Spatial reasoning dataset excerpts:

■ ■ ■ ■

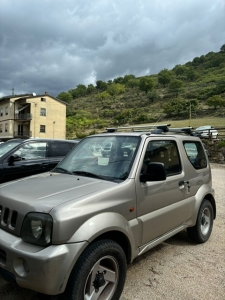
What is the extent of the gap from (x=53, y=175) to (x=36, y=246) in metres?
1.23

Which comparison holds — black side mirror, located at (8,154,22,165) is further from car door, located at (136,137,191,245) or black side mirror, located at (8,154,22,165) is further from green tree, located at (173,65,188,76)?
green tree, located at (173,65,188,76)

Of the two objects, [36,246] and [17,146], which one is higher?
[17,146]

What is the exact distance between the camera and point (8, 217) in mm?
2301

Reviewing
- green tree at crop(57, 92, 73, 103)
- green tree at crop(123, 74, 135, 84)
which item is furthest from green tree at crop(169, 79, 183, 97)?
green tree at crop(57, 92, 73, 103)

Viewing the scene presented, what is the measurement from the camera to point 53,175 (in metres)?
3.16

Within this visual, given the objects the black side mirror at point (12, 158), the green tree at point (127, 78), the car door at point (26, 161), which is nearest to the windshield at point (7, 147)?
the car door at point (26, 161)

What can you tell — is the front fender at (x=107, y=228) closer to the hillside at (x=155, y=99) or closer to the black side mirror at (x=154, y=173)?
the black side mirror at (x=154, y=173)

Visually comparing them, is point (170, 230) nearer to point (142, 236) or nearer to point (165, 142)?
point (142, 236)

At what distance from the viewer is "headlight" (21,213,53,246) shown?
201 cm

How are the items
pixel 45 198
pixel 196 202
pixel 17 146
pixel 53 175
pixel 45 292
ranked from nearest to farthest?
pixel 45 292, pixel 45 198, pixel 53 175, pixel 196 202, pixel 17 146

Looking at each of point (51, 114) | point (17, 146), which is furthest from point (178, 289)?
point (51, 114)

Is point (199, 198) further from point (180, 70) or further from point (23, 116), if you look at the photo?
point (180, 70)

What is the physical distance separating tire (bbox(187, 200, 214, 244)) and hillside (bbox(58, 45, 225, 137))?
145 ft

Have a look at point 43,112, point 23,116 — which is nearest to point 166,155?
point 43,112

■ ■ ■ ■

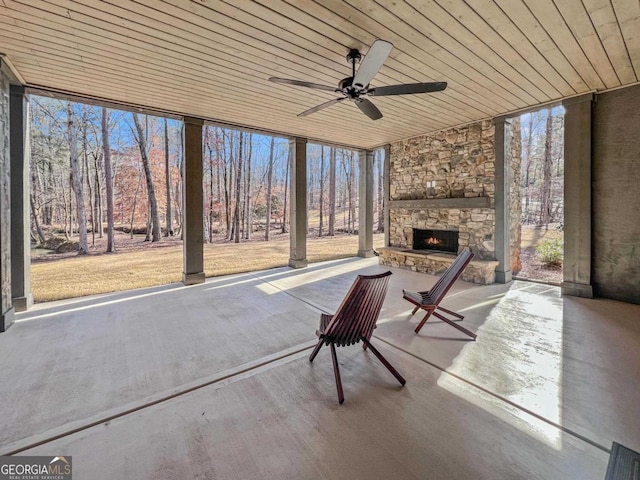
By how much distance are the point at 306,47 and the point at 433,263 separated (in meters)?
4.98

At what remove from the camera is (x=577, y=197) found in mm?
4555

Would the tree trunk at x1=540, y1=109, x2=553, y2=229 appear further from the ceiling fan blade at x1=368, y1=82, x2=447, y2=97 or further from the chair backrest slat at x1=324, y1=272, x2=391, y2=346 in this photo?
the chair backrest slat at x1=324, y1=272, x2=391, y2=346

■ ■ ■ ■

• Task objective: Retype the rows from the line with "At what distance" to the line with "pixel 45 292, pixel", copying each character precisely.

• Task response:
At what distance from the viewer is "headlight" (21,213,53,246) shown?
201 cm

How are the items
pixel 45 198
pixel 196 202
pixel 17 146
pixel 53 175
pixel 45 292
ranked from nearest to farthest?
pixel 45 292, pixel 45 198, pixel 53 175, pixel 196 202, pixel 17 146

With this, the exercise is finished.